* Exercice 1 *
D'après le texte sur la Bundeswehr, de quel montant est doté le Fonds spécial d'investissement annoncé par Olaf Scholz ?
* Exercice 2 *
Poursuivez le texte sur la reconstruction de la Bundeswehr à partir de sa dernière phrase.

* Texte à lire *
Quelques jours à peine après le début de l’offensive russe contre l’Ukraine, et un post Linkedin bien senti du chef d’Etat-major de la Bundeswehr, le général Alfons Mais, au sujet de l’état de délabrement des armées allemandes, le nouveau chancelier allemand, Olaf Scholz, surprenait l’ensemble de son auditoire, au Bundestag comme partout en Europe, en annonçant un plan visant à remobiliser et reconstruire les capacités militaires des armées allemandes pour devenir la première armée conventionnelle en Europe, en portant le budget de la défense rapidement au delà de 2% du PIB, soit plus de 75 Md€, et en créant un Fonds spécial d’Investissement doté de 100 Md€ pour palier les plus grandes défaillances à court terme. Toutefois, de l’avis des militaires, des députés de l’opposition mais également de certains membres de la coalition gouvernementale outre-Rhin, la situation de la Bundeswehr n’a cessé de se dégrader depuis cette annonce, et les effets du Fonds Spécial tardent à se faire sentir, embourbés qu’il est dans d’innombrables arbitrages et délais politico-administratifs.

Lignes d'un jeu de données
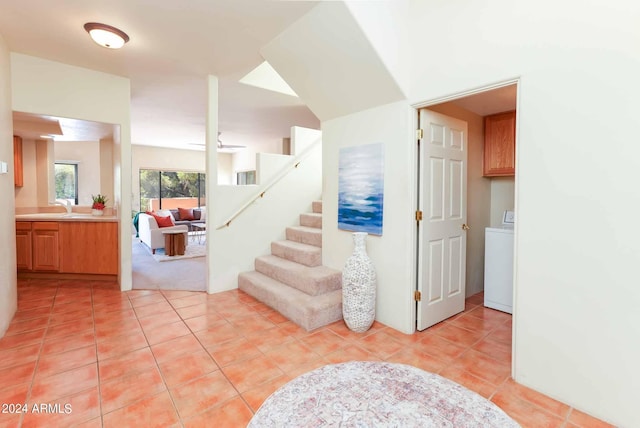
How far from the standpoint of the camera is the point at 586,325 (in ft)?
5.90

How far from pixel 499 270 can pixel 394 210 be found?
154 cm

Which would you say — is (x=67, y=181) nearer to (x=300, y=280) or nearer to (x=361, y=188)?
(x=300, y=280)

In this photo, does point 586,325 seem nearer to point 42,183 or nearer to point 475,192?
point 475,192

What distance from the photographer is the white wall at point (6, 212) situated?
273 centimetres

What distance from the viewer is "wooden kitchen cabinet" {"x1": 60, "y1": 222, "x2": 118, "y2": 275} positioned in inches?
164

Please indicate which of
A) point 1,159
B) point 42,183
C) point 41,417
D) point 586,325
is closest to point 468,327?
point 586,325

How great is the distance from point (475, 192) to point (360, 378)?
113 inches

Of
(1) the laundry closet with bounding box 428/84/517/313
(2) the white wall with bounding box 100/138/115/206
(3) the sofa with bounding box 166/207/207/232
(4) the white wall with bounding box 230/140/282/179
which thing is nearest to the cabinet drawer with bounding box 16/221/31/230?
(2) the white wall with bounding box 100/138/115/206

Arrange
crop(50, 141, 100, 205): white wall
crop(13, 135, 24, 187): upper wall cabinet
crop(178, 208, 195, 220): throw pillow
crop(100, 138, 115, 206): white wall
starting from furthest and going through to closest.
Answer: crop(178, 208, 195, 220): throw pillow
crop(50, 141, 100, 205): white wall
crop(100, 138, 115, 206): white wall
crop(13, 135, 24, 187): upper wall cabinet

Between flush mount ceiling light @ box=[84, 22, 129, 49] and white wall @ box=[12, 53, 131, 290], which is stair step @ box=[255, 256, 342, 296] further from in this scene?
flush mount ceiling light @ box=[84, 22, 129, 49]

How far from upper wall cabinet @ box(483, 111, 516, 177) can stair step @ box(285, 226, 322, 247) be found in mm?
2221

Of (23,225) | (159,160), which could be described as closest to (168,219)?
(23,225)

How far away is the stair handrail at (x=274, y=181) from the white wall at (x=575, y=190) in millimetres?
2847

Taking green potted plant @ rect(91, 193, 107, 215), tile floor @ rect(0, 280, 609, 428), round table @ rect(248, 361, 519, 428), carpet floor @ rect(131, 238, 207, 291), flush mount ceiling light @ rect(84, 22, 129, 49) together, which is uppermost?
flush mount ceiling light @ rect(84, 22, 129, 49)
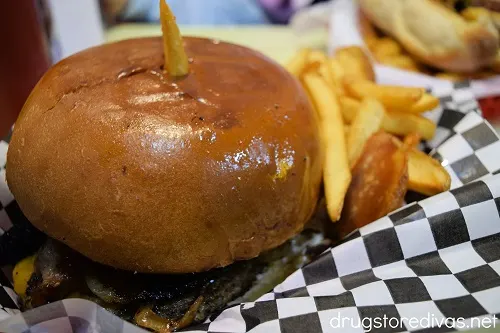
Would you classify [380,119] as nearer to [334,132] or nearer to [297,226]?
[334,132]

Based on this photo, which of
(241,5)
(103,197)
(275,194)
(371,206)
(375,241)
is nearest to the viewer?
(103,197)

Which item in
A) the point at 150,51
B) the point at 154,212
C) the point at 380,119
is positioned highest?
the point at 150,51

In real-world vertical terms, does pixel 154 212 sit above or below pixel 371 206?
above

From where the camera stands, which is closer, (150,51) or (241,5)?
(150,51)

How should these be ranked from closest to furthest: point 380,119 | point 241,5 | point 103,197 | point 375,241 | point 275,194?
point 103,197 → point 275,194 → point 375,241 → point 380,119 → point 241,5

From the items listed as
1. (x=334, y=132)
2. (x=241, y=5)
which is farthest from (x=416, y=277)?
(x=241, y=5)
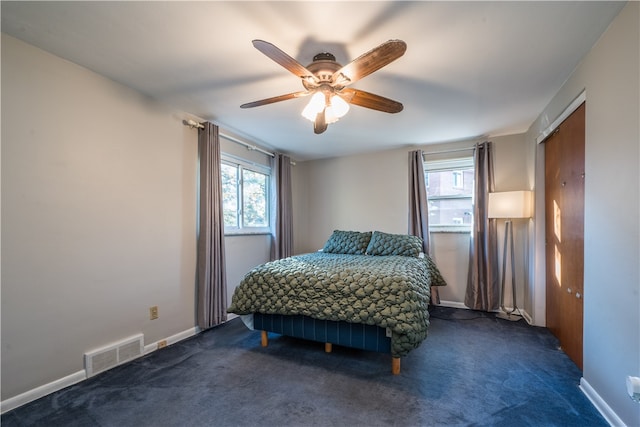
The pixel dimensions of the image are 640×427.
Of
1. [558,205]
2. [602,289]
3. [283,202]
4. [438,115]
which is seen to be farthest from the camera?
[283,202]

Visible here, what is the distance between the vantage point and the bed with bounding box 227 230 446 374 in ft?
6.12

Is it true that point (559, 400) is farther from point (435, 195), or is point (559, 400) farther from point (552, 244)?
point (435, 195)

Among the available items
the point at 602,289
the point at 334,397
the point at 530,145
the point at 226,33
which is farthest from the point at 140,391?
the point at 530,145

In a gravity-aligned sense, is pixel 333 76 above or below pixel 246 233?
above

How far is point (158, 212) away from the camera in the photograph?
2.45 meters

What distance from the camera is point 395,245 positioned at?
3258mm

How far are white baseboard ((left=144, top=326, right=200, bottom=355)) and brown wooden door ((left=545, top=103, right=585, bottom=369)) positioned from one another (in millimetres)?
3220

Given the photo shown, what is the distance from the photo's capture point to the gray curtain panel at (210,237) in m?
2.75

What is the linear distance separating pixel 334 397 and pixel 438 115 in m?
2.65

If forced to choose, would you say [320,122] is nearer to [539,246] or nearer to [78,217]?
[78,217]

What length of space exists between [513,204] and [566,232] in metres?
0.81

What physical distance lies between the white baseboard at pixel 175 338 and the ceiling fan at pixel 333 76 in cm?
219

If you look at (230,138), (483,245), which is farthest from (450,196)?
(230,138)

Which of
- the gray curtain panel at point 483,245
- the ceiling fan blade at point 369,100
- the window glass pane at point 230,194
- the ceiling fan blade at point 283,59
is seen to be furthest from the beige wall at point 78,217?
the gray curtain panel at point 483,245
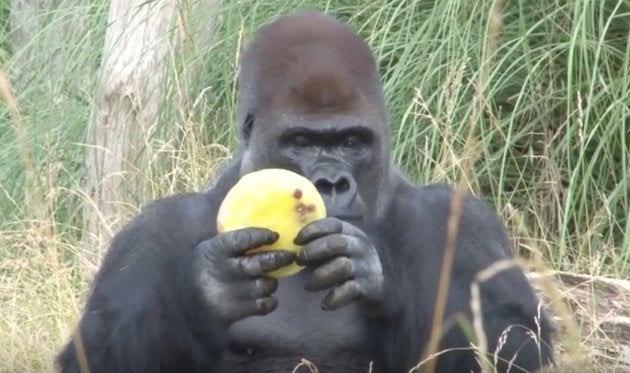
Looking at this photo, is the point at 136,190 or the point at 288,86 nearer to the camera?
the point at 288,86

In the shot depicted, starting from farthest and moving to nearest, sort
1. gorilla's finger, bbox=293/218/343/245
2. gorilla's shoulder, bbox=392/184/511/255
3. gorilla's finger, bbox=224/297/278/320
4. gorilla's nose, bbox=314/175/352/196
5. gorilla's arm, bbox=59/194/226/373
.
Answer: gorilla's shoulder, bbox=392/184/511/255 < gorilla's arm, bbox=59/194/226/373 < gorilla's nose, bbox=314/175/352/196 < gorilla's finger, bbox=224/297/278/320 < gorilla's finger, bbox=293/218/343/245

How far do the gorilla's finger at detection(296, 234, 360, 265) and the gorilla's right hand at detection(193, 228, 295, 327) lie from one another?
1.2 inches

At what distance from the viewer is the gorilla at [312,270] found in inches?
140

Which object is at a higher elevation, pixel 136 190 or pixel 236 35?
pixel 236 35

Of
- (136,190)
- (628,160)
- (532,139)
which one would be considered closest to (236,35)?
(136,190)

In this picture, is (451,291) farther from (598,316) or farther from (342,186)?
A: (598,316)

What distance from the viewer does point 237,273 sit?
3250mm

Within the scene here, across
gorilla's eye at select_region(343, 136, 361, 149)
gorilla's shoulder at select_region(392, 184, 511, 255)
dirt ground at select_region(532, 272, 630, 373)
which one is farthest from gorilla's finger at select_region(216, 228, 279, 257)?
dirt ground at select_region(532, 272, 630, 373)

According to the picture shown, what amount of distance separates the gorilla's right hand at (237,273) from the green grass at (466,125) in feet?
4.76

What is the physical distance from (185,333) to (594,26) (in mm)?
2564

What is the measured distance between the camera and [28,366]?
4.34 metres

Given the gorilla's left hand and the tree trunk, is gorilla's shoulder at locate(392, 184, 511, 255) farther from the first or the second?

* Résultat de la tâche 1 *
Il est doté de 100 Md€.

* Résultat de la tâche 2 *
C’est en tout cas ce que dénonce le vice-président du groupe parlementaire de l’Union, le député Johann Wadephul (CDU), qui ne tarie pas de critiques à l’encontre de Christine Lambrecht, la ministre de la défense allemande, ajoutant que « Il y a un manque de volonté et de Leadership de la par du ministère et de Christine Lambrecht. Sous sa responsabilité, la Bundeswehr devient chaque jour plus faible et non le contraire. C’est un développement fatal en ce moment« . Mais les critiques ne se limitent pas à l’opposition, des membres de coalition gouvernementale et même du SPD n’hésitant pas à remettre en question la gouvernance actuelle de l’effort de défense. Ainsi, pour Sebastian Schäfer membre du parti Les Verts, Président de la commission du Budget au Bundestag et membre de la commission supervisant l’emploi du fonds spécial d’investissement, les procédures pour acquérir de nouveaux armements prennent beaucoup trop de temps, alors que l’argent est déjà disponible mais non utilisée.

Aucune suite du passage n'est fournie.